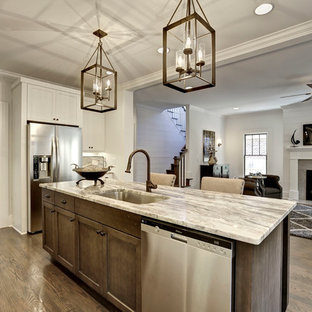 Transitional open concept kitchen designs - Open concept kitchen - transitional galley medium tone wood floor open concept kitchen idea in Atlanta with an undermount sink, shaker cabinets, white cabinets, quartzite countertops, white backsplash, stainless steel appliances and an island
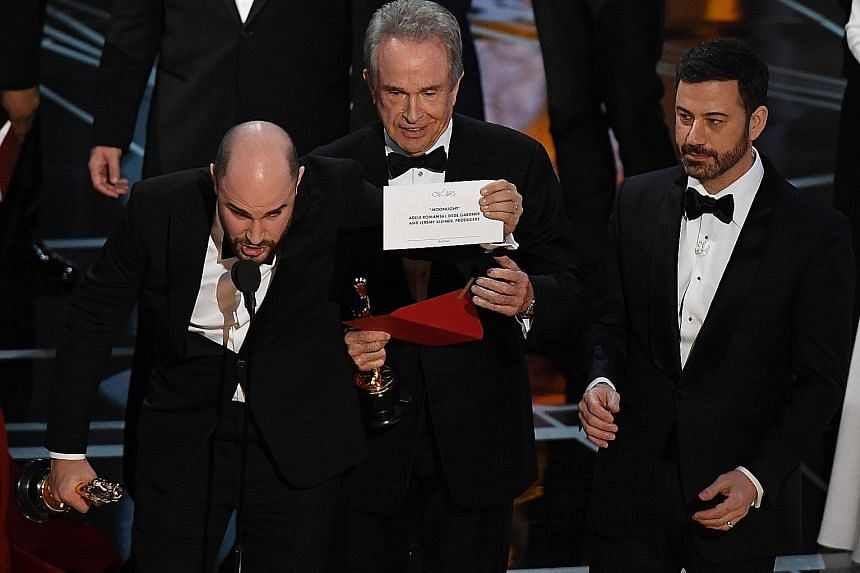 La La Land producer Jordan Horowitz holding up the card showing Moonlight as Best Picture winner, as presenter Warren Beatty (centre) and host Jimmy Kimmel look on.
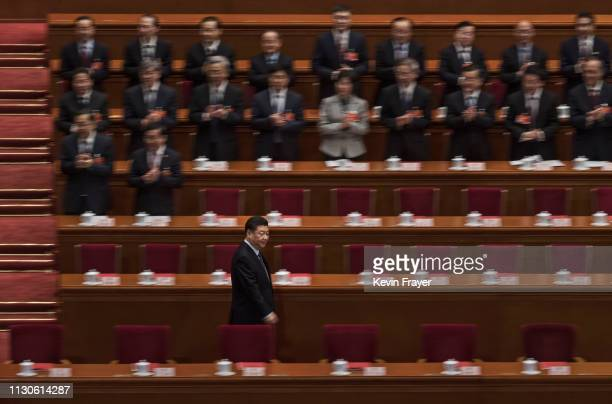 Chinese President Xi Jinping, bottom left, arrives for the closing meeting of the National People's Congress on March 15, 2019 in Beijing, China. The...
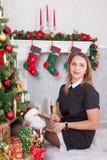 Celebración de la Navidad o del Año Nuevo Mujer feliz con un vidrio de champán que se sienta cerca del árbol de navidad con los r Imagen de archivo libre de regalías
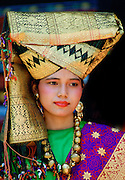Local young girl wearing traditional ornate gold head-dress with gold necklace and earrings  in Java, Indonesia.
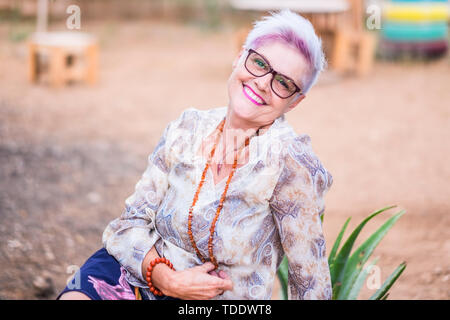 Beautiful alternative senior mature woman with punk hipster hippy style white and violet hair smile at the camera posing for a portrait - happiness an - Stock Image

* **TASK DETAILS**
Output the full material above exactly, leaving every picture out.

* **WRITTEN SOLUTION**
 Transitional open concept kitchen designs - Open concept kitchen - transitional galley medium tone wood floor open concept kitchen idea in Atlanta with an undermount sink, shaker cabinets, white cabinets, quartzite countertops, white backsplash, stainless steel appliances and an island
 La La Land producer Jordan Horowitz holding up the card showing Moonlight as Best Picture winner, as presenter Warren Beatty (centre) and host Jimmy Kimmel look on.
 Chinese President Xi Jinping, bottom left, arrives for the closing meeting of the National People's Congress on March 15, 2019 in Beijing, China. The...
 Celebración de la Navidad o del Año Nuevo Mujer feliz con un vidrio de champán que se sienta cerca del árbol de navidad con los r Imagen de archivo libre de regalías
Local young girl wearing traditional ornate gold head-dress with gold necklace and earrings  in Java, Indonesia.
 Beautiful alternative senior mature woman with punk hipster hippy style white and violet hair smile at the camera posing for a portrait - happiness an - Stock Image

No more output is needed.